Like its predecessor, the Theta V uses two 12-megapixel image sensors with two 180-degree lens to produce 14-megapixel 360-degree still images. However, it now supports 4K (3,840 x 1,920 pixels) 360-degree video recording at 30 frames per second (fps). It also supports 4K 360-degree live streaming.
In addition, its maximum ISO sensitivity has been bumped up to ISO 3,200 for still images and ISO 6,400 for videos, from ISO 1,600 for both in the Theta S. Higher sensitivity reduces the image blurriness caused by camera shake when shooting in dark environments.
Its internal storage has been increased to 19GB (from 8GB in the Theta S). But I still think having a microSD card slot would have been better, as it would allow users to increase the storage capacity at any time.
IMAGE SENSOR: 2 x 12-megapixel
LENS: 2 x 180-degree f/2.0
SENSITIVITY: ISO 64 to 3,200 (still image)/6,400 (video)
CONNECTIVITY: Bluetooth, Wi-Fi
BATTERY LIFE: 3/5
VALUE FOR MONEY: 4/5
While previous Theta models support only Wi-Fi connectivity, the Theta V finally has Bluetooth, in addition to Wi-Fi. This way, you do not need to lose Wi-Fi Internet connectivity when transferring images from the Theta to your smartphone via the Theta S app (available for Android and iOS).
The Theta S app also doubles up as a remote viewfinder since the Theta V does not have a display. Its working range is around 10m.
However, you have to first connect the Theta V to your smartphone via Wi-Fi, before you are able to connect with Bluetooth. You also have to use the app to switch to Bluetooth. It is just too troublesome. I ended up sticking to using Wi-Fi instead.
Ricoh said the transfer speed over Wi-Fi is 2.5 times faster than with the Theta S. While I did not have a Theta S to test this, I remember from using it in the past that the speed increase is even faster than that. I recalled having to wait for a minute to transfer one photo with the Theta S. With the Theta V, the transfer is done within five seconds.

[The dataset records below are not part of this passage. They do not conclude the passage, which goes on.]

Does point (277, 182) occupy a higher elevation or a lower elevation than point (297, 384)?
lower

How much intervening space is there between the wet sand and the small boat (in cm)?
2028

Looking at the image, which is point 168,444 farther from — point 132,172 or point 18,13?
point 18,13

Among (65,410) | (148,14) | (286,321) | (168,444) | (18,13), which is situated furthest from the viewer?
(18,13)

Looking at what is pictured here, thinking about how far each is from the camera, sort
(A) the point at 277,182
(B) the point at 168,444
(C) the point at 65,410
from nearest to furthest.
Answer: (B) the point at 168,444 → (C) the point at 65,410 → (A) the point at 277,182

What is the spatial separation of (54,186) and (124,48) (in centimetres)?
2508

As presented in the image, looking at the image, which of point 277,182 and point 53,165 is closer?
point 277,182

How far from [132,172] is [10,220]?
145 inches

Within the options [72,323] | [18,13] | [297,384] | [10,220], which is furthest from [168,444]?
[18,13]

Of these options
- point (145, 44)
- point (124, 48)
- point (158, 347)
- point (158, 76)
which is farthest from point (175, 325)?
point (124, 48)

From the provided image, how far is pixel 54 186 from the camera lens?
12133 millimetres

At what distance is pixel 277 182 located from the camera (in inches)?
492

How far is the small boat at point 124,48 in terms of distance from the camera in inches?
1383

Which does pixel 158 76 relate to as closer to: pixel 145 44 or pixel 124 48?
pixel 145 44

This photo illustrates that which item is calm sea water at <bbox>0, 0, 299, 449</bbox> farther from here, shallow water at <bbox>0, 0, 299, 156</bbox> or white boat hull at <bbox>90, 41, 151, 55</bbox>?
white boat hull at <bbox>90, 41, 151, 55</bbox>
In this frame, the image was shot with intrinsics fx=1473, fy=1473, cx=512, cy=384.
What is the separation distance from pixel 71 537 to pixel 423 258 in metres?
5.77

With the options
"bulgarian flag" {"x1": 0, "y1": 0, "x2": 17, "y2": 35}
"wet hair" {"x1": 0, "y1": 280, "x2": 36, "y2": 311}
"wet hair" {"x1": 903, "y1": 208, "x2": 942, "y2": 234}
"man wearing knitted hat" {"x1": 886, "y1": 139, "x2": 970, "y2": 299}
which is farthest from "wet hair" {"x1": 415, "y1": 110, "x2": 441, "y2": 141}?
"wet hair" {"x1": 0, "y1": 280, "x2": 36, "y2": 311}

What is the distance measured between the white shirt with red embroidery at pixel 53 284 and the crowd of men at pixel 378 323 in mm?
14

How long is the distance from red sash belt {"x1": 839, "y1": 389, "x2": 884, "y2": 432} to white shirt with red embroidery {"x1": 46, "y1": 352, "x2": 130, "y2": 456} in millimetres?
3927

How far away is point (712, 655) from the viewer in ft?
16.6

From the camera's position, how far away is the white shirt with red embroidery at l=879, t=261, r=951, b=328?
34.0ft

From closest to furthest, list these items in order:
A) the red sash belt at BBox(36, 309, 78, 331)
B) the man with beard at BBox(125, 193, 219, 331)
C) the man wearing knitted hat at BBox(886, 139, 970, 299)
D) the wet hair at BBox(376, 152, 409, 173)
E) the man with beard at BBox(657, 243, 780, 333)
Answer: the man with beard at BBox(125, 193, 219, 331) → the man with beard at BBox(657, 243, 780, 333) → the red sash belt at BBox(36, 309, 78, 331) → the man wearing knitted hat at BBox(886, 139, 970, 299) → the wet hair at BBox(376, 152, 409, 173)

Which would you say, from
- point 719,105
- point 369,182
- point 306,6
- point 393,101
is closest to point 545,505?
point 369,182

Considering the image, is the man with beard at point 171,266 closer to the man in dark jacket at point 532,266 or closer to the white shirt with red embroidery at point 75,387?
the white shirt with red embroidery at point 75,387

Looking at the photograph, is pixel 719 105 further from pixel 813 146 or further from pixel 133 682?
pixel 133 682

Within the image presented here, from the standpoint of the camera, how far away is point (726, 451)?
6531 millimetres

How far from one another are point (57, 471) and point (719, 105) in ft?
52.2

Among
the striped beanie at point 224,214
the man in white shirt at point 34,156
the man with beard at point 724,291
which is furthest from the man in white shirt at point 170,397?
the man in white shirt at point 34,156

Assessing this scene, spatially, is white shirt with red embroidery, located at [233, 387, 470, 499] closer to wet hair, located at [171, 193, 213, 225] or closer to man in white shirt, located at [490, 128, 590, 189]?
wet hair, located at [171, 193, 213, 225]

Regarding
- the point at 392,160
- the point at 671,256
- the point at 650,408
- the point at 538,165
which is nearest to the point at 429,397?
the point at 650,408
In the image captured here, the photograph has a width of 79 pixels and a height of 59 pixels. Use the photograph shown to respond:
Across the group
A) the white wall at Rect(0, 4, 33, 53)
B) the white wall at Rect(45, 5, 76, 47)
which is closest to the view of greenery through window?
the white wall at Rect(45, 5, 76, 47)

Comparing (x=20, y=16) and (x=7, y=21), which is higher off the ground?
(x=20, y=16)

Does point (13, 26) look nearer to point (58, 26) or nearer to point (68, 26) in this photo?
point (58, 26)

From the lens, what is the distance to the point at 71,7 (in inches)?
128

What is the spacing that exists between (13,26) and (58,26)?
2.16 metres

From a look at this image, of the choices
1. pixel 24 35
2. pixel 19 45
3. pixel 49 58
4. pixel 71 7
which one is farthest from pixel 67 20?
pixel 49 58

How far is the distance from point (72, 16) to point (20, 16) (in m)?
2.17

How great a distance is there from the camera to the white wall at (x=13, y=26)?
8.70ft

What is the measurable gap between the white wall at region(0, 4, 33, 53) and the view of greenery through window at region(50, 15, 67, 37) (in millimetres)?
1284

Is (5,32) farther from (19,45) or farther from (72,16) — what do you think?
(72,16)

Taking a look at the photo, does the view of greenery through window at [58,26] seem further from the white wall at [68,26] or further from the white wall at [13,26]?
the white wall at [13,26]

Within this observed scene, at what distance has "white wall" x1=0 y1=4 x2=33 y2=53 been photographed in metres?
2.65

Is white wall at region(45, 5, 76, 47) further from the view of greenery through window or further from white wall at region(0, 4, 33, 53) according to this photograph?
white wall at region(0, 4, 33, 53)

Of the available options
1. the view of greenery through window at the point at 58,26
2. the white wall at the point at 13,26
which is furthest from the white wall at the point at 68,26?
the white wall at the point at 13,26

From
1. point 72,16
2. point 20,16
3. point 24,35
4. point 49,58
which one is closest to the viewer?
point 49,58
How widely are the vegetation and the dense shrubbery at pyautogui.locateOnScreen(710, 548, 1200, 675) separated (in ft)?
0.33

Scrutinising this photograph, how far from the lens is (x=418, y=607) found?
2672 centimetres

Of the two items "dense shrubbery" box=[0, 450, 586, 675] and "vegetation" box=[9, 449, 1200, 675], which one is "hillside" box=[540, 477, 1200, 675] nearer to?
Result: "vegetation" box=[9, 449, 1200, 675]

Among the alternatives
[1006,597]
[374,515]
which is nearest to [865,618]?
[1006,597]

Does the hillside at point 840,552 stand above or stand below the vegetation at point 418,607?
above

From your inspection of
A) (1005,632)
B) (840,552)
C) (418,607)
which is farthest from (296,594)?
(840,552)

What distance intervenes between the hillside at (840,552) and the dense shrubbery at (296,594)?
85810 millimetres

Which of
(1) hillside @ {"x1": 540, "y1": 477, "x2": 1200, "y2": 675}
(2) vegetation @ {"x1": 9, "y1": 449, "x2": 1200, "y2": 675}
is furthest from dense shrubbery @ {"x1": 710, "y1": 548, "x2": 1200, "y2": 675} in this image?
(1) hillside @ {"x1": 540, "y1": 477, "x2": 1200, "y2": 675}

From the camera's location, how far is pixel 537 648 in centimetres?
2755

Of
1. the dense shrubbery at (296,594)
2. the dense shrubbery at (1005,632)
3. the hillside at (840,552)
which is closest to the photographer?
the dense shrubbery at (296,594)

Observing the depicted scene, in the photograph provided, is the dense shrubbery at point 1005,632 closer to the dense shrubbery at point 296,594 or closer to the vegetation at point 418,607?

The Theta V's still-image quality is no different from its predecessor's. Most of the photos I took were beautifully stitched, without visible seams. Colours were vivid, with great dynamic range. But I did find photos taken in dim lighting and with a high ISO setting to be a tad "noisy".
The video quality of the Theta V is much improved. While I used to see pixelation in video footage - even in bright sunlight - taken by the Theta S, I do not see these noise artefacts with the Theta V. Videos look crisp, whether shot in bright or dimly lit conditions.
Like most digital cameras, the Theta V's battery life is average at around 300 still images or 80 minutes of video footage on a full charge.
•Verdict: Apart from its dated design, the Ricoh Theta V is still a great camera for enthusiasts and anyone who wants to dabble in 360-degree photography.